Speaker
Description
Dielectrons are an exceptional tool to study the evolution of the medium created in heavy-ion collisions. In central collisions, the energy densities are sufficient to create a quark-gluon plasma (QGP). Thermal e$^{+}$e$^{-}$ pairs with invariant masses around 1.5 GeV/$c^{2}$ can be used to estimate the early average temperature of the QGP.
At LHC energies, the cross section of heavy-flavour (HF) production is large and correlated HF hadron decays dominate the dielectron yield for invariant masses above 1.1 GeV/$c^2$. Their contribution is modified in the medium compared to elementary collisions to an unknown extent, leading to large uncertainties in the subtraction of known hadronic sources. Alternatively, a topological separation based on the larger decay length of HF hadrons of the order of $c\tau \approx 100-500\;\mu$m, can be utilised to disentangle them from the contribution of thermal dielectrons originating from the primary vertex. To classify these pairs, machine learning (ML) algorithms can be applied to capture the complex multidimensional correlations in the tracking parameters.

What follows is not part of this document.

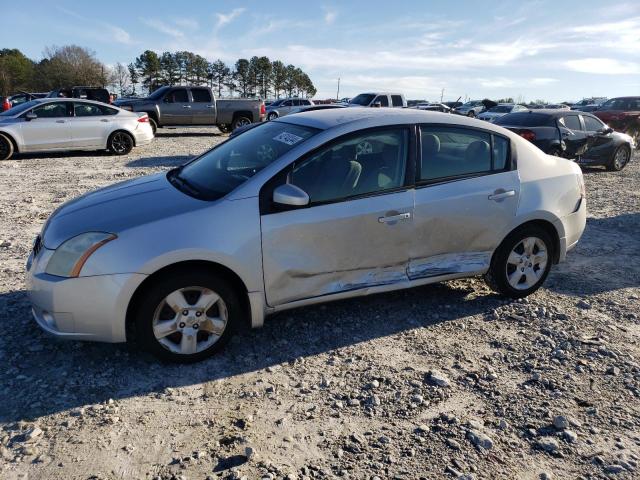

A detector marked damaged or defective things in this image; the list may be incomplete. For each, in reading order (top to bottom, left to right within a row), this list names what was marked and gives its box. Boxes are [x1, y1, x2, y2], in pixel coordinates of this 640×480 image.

damaged vehicle [26, 107, 584, 358]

In this poster, ML techniques to classify dielectron sources based on their decay topology with the ALICE detector will be presented for simulated Pb--Pb collisions at $\sqrt{s_{\text{NN}}}=5.02$ TeV. Their performance will be compared to the established analysis on the distance-of-closes approach (DCA) to the primary vertex. Finally, the way these ML techniques could be incorporated in future dielectron analysis will be discussed.
| Category | Experiment |
|---|---|
| Collaboration (if applicable) | ALICE |